** What is being asked **
Format the records below as a JSON list of strings, with one string for each line. Skip blank lines and leave out the pictures.

** Input material **
______

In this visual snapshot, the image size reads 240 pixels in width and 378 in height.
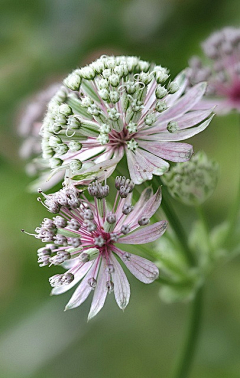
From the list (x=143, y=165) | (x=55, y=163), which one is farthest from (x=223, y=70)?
(x=55, y=163)

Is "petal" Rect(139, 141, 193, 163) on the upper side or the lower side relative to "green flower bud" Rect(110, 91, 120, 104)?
lower

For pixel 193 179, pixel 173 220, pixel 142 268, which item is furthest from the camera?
pixel 193 179

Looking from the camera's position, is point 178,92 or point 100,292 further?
point 178,92

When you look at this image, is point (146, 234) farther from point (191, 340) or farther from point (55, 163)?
point (191, 340)

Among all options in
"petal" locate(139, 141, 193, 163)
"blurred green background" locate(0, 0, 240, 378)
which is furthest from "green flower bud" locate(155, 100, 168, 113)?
"blurred green background" locate(0, 0, 240, 378)

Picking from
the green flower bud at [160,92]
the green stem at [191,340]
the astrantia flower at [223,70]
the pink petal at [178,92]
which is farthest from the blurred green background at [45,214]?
the green flower bud at [160,92]

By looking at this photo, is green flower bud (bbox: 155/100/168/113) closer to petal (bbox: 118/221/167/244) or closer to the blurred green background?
petal (bbox: 118/221/167/244)
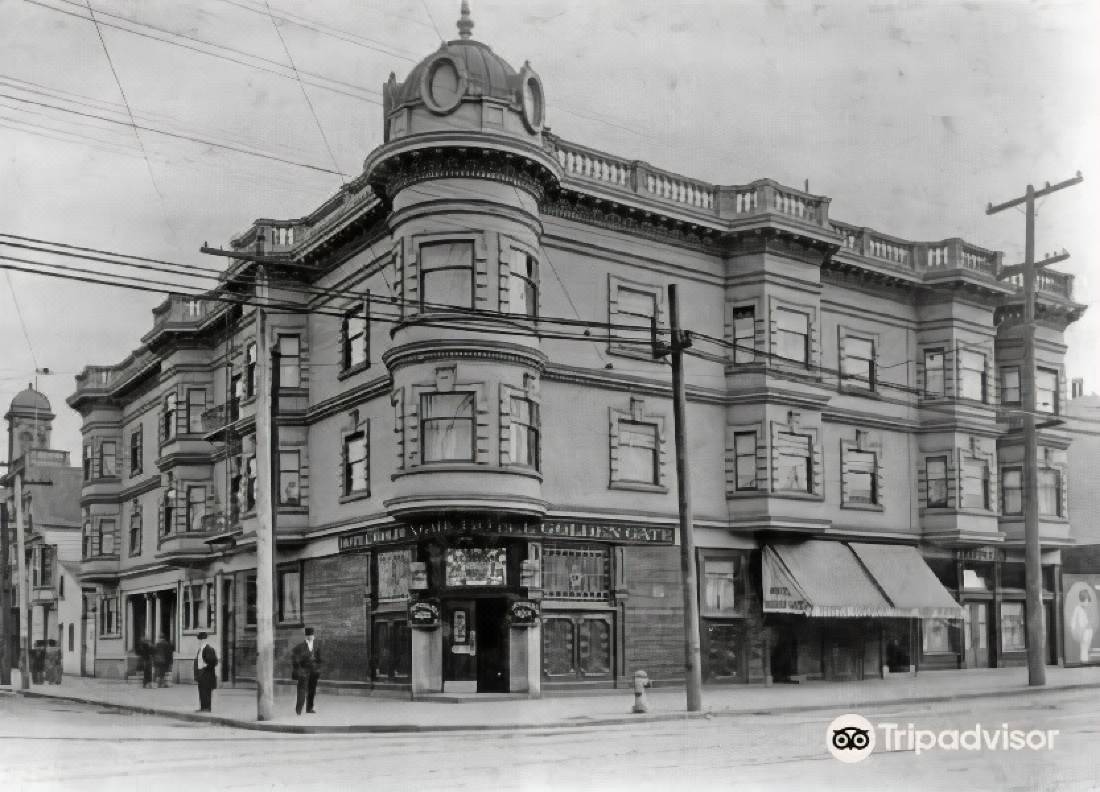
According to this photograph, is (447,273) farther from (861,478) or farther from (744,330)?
(861,478)

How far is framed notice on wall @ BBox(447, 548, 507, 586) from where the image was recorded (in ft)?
97.1

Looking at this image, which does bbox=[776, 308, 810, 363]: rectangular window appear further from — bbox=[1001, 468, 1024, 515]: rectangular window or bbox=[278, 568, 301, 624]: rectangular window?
bbox=[278, 568, 301, 624]: rectangular window

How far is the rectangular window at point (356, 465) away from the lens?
111 ft

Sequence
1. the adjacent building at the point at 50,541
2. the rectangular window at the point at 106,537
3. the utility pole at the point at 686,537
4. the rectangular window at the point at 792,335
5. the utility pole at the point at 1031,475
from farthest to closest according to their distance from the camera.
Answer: the adjacent building at the point at 50,541
the rectangular window at the point at 106,537
the rectangular window at the point at 792,335
the utility pole at the point at 1031,475
the utility pole at the point at 686,537

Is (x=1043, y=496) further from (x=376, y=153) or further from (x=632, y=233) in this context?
(x=376, y=153)

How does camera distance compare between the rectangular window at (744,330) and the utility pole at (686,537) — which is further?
the rectangular window at (744,330)

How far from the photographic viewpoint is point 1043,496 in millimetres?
43031

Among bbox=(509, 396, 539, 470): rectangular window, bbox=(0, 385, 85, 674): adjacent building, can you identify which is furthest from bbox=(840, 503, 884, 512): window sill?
bbox=(0, 385, 85, 674): adjacent building

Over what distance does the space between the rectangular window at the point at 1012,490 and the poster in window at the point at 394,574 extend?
2092cm

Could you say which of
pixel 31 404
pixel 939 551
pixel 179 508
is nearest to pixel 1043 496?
pixel 939 551

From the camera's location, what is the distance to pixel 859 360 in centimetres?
3875

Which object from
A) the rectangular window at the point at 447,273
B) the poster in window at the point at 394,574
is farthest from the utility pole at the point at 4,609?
the rectangular window at the point at 447,273

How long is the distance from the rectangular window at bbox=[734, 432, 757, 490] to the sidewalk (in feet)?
17.2

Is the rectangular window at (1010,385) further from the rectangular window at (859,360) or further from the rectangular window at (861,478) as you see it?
the rectangular window at (861,478)
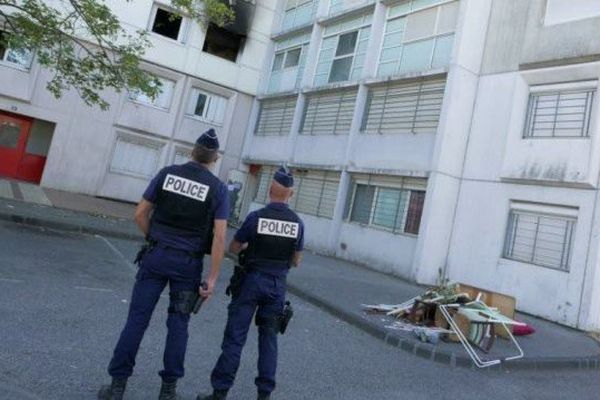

______

** Answer to the problem **
[
  "In this visual snapshot, the image size reads 240 pixels in width and 378 in height.",
  "From the list (x=143, y=165) | (x=55, y=163), which one is farthest from (x=223, y=70)?",
  "(x=55, y=163)",
  "Is \"petal\" Rect(139, 141, 193, 163) on the upper side or the lower side relative to \"green flower bud\" Rect(110, 91, 120, 104)?",
  "lower",
  "For pixel 193 179, pixel 173 220, pixel 142 268, which item is furthest from the camera?",
  "pixel 193 179",
  "Looking from the camera's position, is point 178,92 or point 100,292 further?",
  "point 178,92",
  "When you look at this image, is point (146, 234) farther from point (191, 340) or farther from point (55, 163)?",
  "point (191, 340)",
  "Among all options in",
  "\"petal\" locate(139, 141, 193, 163)",
  "\"blurred green background\" locate(0, 0, 240, 378)",
  "which is furthest from \"green flower bud\" locate(155, 100, 168, 113)?",
  "\"blurred green background\" locate(0, 0, 240, 378)",
  "Picking from",
  "the green flower bud at [160,92]",
  "the green stem at [191,340]",
  "the astrantia flower at [223,70]",
  "the pink petal at [178,92]",
  "which is farthest from the blurred green background at [45,214]?",
  "the green flower bud at [160,92]",
  "By looking at this photo, is green flower bud (bbox: 155/100/168/113) closer to petal (bbox: 118/221/167/244) or closer to the blurred green background?",
  "petal (bbox: 118/221/167/244)",
  "According to this photograph, is (447,273) farther from (861,478) or farther from (744,330)?",
  "(861,478)",
  "How far is framed notice on wall @ BBox(447, 548, 507, 586) from where the image was recorded (in ft)?",
  "97.1",
  "Looking at this image, which does bbox=[776, 308, 810, 363]: rectangular window appear further from — bbox=[1001, 468, 1024, 515]: rectangular window or bbox=[278, 568, 301, 624]: rectangular window?",
  "bbox=[278, 568, 301, 624]: rectangular window",
  "How far is the rectangular window at point (356, 465) away from the lens?",
  "111 ft",
  "Sequence",
  "1. the adjacent building at the point at 50,541",
  "2. the rectangular window at the point at 106,537",
  "3. the utility pole at the point at 686,537",
  "4. the rectangular window at the point at 792,335",
  "5. the utility pole at the point at 1031,475",
  "from farthest to closest according to their distance from the camera.",
  "Answer: the adjacent building at the point at 50,541",
  "the rectangular window at the point at 106,537",
  "the rectangular window at the point at 792,335",
  "the utility pole at the point at 1031,475",
  "the utility pole at the point at 686,537",
  "Is (x=1043, y=496) further from (x=376, y=153) or further from (x=632, y=233) in this context?",
  "(x=376, y=153)",
  "How does camera distance compare between the rectangular window at (744,330) and the utility pole at (686,537) — which is further?",
  "the rectangular window at (744,330)",
  "How far from the photographic viewpoint is point 1043,496 in millimetres?",
  "43031",
  "Among bbox=(509, 396, 539, 470): rectangular window, bbox=(0, 385, 85, 674): adjacent building, can you identify which is furthest from bbox=(840, 503, 884, 512): window sill?",
  "bbox=(0, 385, 85, 674): adjacent building",
  "Over what distance does the space between the rectangular window at the point at 1012,490 and the poster in window at the point at 394,574 extend?",
  "2092cm",
  "Could you say which of",
  "pixel 31 404",
  "pixel 939 551",
  "pixel 179 508",
  "is nearest to pixel 1043 496?",
  "pixel 939 551",
  "From the camera's location, what is the distance to pixel 859 360 in centimetres?",
  "3875",
  "Which object from",
  "A) the rectangular window at the point at 447,273",
  "B) the poster in window at the point at 394,574",
  "is farthest from the utility pole at the point at 4,609?",
  "the rectangular window at the point at 447,273",
  "How long is the distance from the rectangular window at bbox=[734, 432, 757, 490] to the sidewalk (in feet)?",
  "17.2",
  "Is the rectangular window at (1010,385) further from the rectangular window at (859,360) or further from the rectangular window at (861,478) as you see it?",
  "the rectangular window at (861,478)"
]